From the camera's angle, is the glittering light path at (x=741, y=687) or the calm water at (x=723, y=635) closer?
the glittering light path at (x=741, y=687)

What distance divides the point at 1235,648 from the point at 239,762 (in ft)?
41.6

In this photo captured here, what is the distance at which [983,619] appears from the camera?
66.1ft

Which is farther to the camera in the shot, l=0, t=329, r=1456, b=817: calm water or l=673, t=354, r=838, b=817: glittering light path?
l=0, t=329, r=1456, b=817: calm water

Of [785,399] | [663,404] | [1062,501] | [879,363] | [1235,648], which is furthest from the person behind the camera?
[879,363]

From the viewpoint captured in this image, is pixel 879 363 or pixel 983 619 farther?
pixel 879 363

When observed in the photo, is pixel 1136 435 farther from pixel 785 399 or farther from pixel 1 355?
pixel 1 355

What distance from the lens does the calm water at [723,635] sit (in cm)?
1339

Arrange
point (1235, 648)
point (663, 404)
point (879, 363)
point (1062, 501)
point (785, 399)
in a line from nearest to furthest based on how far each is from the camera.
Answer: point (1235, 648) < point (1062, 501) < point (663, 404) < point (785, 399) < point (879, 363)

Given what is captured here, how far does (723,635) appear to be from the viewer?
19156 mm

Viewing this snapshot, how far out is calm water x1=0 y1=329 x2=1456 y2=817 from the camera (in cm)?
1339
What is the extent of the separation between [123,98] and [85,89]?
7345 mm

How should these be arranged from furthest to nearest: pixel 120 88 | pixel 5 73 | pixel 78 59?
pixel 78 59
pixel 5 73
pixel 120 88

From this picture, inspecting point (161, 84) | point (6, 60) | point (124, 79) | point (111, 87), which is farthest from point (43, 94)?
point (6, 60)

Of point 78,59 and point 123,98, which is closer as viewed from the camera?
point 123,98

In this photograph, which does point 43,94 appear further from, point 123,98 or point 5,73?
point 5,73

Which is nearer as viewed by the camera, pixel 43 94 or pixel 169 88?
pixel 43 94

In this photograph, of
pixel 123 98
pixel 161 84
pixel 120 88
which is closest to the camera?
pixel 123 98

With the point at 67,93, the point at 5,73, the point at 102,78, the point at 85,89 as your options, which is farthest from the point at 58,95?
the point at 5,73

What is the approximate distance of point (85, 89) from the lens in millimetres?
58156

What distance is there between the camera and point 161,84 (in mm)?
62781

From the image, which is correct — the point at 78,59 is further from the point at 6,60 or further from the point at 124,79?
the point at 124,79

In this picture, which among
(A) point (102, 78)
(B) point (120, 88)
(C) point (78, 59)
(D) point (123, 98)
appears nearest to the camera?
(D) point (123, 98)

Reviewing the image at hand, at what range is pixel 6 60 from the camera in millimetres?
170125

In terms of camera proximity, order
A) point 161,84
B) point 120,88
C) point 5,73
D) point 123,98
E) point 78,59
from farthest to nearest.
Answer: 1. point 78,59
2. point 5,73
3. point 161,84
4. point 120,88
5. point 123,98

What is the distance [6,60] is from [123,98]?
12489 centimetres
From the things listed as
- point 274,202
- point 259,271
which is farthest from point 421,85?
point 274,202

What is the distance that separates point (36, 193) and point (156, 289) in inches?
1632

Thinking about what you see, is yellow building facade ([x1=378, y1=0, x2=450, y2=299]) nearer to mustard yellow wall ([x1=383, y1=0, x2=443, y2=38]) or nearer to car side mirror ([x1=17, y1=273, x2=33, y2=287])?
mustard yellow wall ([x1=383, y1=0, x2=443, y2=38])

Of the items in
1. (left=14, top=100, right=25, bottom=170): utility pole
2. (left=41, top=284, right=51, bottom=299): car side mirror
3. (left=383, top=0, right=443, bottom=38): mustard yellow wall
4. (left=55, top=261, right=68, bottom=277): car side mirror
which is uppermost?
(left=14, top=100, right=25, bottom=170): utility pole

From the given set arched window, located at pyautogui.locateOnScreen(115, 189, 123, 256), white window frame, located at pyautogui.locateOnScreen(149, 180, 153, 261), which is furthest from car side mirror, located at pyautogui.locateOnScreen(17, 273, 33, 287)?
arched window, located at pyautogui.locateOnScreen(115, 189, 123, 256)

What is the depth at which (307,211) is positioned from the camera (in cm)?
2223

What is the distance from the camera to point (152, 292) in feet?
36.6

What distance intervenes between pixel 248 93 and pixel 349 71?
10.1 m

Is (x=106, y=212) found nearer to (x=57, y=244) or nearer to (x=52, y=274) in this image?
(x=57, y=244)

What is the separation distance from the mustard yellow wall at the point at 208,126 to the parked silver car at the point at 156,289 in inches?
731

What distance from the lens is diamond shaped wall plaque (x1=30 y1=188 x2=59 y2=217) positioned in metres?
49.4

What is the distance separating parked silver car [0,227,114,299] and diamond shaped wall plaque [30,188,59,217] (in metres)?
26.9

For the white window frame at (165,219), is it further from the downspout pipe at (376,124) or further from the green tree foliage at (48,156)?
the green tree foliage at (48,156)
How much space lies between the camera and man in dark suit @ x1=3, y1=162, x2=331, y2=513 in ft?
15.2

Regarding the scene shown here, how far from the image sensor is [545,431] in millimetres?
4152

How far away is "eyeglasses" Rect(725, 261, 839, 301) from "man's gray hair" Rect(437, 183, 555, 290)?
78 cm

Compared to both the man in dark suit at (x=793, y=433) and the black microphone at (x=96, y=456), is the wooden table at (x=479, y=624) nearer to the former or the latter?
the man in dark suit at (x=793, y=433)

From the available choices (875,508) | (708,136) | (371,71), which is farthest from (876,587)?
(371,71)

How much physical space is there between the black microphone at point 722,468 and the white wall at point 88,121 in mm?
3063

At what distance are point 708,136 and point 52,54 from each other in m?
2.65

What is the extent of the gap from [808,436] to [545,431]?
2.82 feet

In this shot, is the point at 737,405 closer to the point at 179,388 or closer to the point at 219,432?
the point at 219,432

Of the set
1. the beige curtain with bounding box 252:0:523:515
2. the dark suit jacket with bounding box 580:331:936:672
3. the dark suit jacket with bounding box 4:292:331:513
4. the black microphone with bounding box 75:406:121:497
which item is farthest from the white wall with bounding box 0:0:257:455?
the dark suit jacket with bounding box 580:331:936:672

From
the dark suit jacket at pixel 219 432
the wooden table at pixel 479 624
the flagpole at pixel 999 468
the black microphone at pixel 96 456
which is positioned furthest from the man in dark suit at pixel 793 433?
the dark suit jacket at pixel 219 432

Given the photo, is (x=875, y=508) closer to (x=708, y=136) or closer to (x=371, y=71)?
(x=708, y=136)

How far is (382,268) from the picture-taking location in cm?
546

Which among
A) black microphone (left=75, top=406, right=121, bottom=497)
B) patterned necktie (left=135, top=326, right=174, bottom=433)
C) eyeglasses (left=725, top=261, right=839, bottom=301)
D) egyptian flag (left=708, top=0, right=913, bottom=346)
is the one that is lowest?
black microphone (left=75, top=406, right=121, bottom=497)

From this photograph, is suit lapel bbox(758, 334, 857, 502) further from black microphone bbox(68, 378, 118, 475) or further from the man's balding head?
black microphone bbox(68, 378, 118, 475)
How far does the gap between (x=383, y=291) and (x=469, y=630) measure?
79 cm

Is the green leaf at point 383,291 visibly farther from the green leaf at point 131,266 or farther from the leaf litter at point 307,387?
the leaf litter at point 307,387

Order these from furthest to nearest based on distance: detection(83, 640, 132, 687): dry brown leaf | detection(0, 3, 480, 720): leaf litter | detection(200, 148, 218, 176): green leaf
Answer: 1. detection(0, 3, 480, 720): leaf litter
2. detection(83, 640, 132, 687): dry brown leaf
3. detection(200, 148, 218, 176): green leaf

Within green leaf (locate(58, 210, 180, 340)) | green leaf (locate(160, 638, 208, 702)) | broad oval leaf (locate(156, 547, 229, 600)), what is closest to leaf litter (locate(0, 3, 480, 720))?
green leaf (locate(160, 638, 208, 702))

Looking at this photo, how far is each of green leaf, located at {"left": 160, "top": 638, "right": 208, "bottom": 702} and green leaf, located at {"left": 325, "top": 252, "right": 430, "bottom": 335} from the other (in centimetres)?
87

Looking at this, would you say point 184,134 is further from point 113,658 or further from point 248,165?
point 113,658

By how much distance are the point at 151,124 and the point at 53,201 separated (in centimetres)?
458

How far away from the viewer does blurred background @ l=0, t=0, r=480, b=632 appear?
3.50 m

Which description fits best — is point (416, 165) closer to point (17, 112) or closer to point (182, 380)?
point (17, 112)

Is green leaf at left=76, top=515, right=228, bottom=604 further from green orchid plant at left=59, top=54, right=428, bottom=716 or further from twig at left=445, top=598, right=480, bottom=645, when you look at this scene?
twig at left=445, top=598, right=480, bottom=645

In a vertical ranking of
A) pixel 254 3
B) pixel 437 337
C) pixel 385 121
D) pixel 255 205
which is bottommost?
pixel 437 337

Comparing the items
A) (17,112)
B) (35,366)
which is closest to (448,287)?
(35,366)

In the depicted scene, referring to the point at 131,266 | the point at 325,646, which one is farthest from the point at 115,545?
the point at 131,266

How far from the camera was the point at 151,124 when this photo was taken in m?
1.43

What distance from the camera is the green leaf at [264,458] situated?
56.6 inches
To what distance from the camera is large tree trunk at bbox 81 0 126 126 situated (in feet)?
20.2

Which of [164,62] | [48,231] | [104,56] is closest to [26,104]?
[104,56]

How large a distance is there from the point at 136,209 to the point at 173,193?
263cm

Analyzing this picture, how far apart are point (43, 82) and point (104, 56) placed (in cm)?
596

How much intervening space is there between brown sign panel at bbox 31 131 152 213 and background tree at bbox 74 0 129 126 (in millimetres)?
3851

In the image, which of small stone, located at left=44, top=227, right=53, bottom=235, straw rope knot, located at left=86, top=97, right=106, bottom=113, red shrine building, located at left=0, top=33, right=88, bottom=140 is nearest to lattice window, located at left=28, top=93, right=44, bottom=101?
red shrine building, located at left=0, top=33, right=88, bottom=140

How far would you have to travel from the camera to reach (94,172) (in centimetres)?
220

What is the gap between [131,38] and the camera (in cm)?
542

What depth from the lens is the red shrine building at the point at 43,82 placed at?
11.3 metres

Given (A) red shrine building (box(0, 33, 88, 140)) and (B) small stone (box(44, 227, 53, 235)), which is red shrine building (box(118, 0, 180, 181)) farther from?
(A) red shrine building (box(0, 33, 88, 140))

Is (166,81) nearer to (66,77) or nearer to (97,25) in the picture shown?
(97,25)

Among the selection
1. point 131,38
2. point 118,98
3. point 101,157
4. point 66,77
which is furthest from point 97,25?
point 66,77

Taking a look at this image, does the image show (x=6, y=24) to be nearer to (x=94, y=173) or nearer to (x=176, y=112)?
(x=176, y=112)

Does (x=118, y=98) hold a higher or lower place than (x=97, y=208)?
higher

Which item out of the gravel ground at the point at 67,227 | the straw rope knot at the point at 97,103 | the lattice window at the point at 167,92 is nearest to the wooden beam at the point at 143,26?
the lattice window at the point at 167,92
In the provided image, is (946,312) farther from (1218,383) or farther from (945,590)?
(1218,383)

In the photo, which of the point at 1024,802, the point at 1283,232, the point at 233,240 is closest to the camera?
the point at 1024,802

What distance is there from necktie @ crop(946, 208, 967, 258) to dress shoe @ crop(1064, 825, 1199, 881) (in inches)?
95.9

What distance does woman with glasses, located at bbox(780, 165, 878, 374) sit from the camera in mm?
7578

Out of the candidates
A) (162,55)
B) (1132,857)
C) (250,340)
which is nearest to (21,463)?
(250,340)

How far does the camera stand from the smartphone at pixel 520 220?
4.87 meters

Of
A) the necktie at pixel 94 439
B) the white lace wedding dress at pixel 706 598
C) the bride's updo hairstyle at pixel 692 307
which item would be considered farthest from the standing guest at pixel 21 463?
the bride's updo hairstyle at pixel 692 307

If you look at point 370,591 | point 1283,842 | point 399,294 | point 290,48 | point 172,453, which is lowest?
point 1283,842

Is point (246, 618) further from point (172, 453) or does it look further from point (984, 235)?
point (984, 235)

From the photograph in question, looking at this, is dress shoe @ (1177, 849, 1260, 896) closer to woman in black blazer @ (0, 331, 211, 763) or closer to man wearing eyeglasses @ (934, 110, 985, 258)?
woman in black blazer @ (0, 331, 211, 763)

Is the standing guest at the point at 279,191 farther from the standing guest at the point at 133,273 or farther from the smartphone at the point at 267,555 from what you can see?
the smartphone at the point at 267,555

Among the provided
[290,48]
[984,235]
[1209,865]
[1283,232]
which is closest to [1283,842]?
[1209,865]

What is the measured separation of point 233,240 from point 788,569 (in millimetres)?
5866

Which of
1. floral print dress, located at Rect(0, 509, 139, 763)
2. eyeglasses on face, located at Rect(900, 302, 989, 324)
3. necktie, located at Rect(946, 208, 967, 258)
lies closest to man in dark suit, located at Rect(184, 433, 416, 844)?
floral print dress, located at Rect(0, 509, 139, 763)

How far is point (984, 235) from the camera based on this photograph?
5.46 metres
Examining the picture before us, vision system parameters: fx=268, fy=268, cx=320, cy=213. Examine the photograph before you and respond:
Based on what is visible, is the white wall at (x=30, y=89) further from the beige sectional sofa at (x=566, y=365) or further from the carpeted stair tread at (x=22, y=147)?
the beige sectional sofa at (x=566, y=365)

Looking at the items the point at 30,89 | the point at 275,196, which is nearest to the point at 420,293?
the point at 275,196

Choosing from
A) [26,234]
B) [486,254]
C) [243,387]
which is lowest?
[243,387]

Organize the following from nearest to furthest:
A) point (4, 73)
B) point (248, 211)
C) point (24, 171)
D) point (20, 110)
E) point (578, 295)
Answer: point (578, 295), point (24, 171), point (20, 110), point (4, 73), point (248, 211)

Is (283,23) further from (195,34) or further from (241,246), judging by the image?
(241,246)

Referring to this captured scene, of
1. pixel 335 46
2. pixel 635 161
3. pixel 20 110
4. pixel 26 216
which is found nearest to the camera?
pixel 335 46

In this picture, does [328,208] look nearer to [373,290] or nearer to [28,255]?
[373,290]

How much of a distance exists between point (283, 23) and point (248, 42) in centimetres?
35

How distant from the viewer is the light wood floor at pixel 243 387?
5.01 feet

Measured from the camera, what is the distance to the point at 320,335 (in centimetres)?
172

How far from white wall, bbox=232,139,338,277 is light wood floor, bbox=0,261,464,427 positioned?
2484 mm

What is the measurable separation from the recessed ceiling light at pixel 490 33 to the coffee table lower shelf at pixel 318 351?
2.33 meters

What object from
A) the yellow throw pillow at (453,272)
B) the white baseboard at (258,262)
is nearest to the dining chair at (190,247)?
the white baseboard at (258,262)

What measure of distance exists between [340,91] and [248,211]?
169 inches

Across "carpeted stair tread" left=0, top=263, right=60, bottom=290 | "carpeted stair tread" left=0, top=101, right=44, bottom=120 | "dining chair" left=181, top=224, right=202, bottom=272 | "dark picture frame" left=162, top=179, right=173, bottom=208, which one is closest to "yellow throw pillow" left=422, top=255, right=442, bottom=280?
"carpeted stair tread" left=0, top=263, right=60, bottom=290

★ ★ ★

Please rewrite the records as a numbered list, starting at the line that contains "top=255, right=442, bottom=280?" and ending at the last line of the records. Leave out any blank lines.

**EXERCISE ANSWER:**
1. Across "carpeted stair tread" left=0, top=263, right=60, bottom=290 | "carpeted stair tread" left=0, top=101, right=44, bottom=120 | "dining chair" left=181, top=224, right=202, bottom=272 | "dark picture frame" left=162, top=179, right=173, bottom=208, which one is closest to "yellow throw pillow" left=422, top=255, right=442, bottom=280?
2. "carpeted stair tread" left=0, top=263, right=60, bottom=290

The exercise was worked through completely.